History Notebooks Phase 10: Agent Integration

The Problem

History Notebooks capture narrative alongside computation — but right now, only humans write. The notebook is a passive document: the user opens the editor, types markdown, inserts dataset references via toolbox or drag-and-drop, and saves. The AI agent framework (PR #21434, merged Dec 2025) gives Galaxy a multi-agent system with structured output, tool calling, and multi-turn conversation — but it has no surface for writing or editing documents tied to histories. These two systems sit side-by-side with no connection.

The original vision (from THE_PROBLEM_AND_GOAL.md):

History Notebooks are living documents that grow alongside your analysis. As analysis progresses — whether driven by human clicks, agent actions, or conversation between the two — the narrative builds up iteratively.

This creates a "Claude Code for data analysis" experience. The agent doesn't just run tools — it builds up a polished document with rich visualizations, updates figures when parameters change, and refines the presentation in response to human feedback.

Phase 10 bridges the gap: the agent can read the notebook, propose changes, and write new revisions — all while the human stays in control.

What We're Building

A split-view experience where the user sees the notebook editor on one side and a chat panel on the other. The agent can:

Read the current notebook content + history datasets
Propose markdown changes (with diff preview)
Write new revisions when the user approves (tracked as edit_source="agent")
Discuss the analysis in multi-turn conversation, with full context of what's in the history and notebook

The user can accept, reject, or modify agent proposals before they become revisions. Every agent edit creates a new revision — never destructively overwrites.

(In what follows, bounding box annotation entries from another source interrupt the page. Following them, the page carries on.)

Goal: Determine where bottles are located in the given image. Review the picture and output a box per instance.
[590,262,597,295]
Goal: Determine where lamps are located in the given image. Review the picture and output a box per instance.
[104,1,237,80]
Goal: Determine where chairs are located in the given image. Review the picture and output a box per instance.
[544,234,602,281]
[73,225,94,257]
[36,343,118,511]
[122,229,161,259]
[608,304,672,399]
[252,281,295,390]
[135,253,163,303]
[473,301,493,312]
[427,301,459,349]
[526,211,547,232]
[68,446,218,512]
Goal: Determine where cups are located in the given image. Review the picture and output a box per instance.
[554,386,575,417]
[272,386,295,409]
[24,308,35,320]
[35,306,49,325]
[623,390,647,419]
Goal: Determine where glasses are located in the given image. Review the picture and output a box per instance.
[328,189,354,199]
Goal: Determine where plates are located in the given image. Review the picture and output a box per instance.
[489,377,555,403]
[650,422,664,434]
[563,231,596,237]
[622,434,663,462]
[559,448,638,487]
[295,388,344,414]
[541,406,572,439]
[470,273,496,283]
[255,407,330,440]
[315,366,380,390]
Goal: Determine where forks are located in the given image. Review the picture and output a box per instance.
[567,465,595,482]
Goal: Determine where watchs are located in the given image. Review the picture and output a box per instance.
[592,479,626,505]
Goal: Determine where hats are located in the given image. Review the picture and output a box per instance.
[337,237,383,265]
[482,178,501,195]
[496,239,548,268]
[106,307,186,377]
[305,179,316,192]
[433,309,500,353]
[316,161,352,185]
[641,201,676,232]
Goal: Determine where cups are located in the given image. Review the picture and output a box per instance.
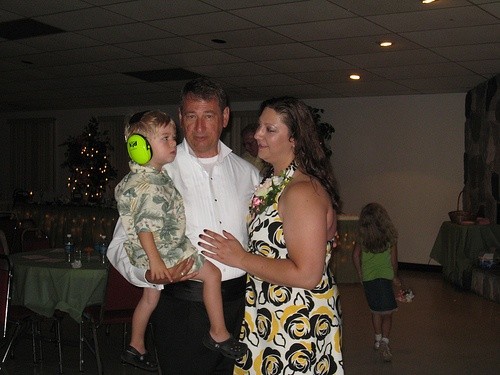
[84,245,93,256]
[73,249,82,261]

Infrastructure Already Built

History Notebooks (Phases 1-8, complete)

Backend:

HistoryNotebook + HistoryNotebookRevision SQLAlchemy models
Revision model with edit_source field: "user" | "agent" | "restore" (16-char column)
HistoryNotebookManager with full CRUD + save_new_revision(trans, notebook, payload, edit_source="user")
The edit_source parameter is already accepted by the manager but never called with "agent" yet
Content stored with raw HID references (hid=N), resolved at read time via resolve_history_markdown()
Two-step read pipeline: resolve_history_markdown() (hid→internal_id) then ready_galaxy_markdown_for_export() (internal_id→encoded_id)
9 API endpoints under /api/histories/{history_id}/notebooks
prepare-for-page endpoint for Page export with full HID resolution

Frontend:

Pinia store (useHistoryNotebookStore) with dirty tracking, save/discard, revision management
HistoryNotebookView.vue orchestrator (list mode, editor mode, displayOnly mode, revision panel)
HistoryNotebookEditor.vue wrapping MarkdownEditor in history_notebook mode
NotebookRevisionList.vue with edit_source labels: "Manual" / "AI" / "Restored"
Drag-and-drop from history panel (dataset + collection, inserts hid=N directives)
Window Manager integration (rendered Markdown.vue in WinBox iframe)
Routes at /histories/:historyId/notebooks[/:notebookId]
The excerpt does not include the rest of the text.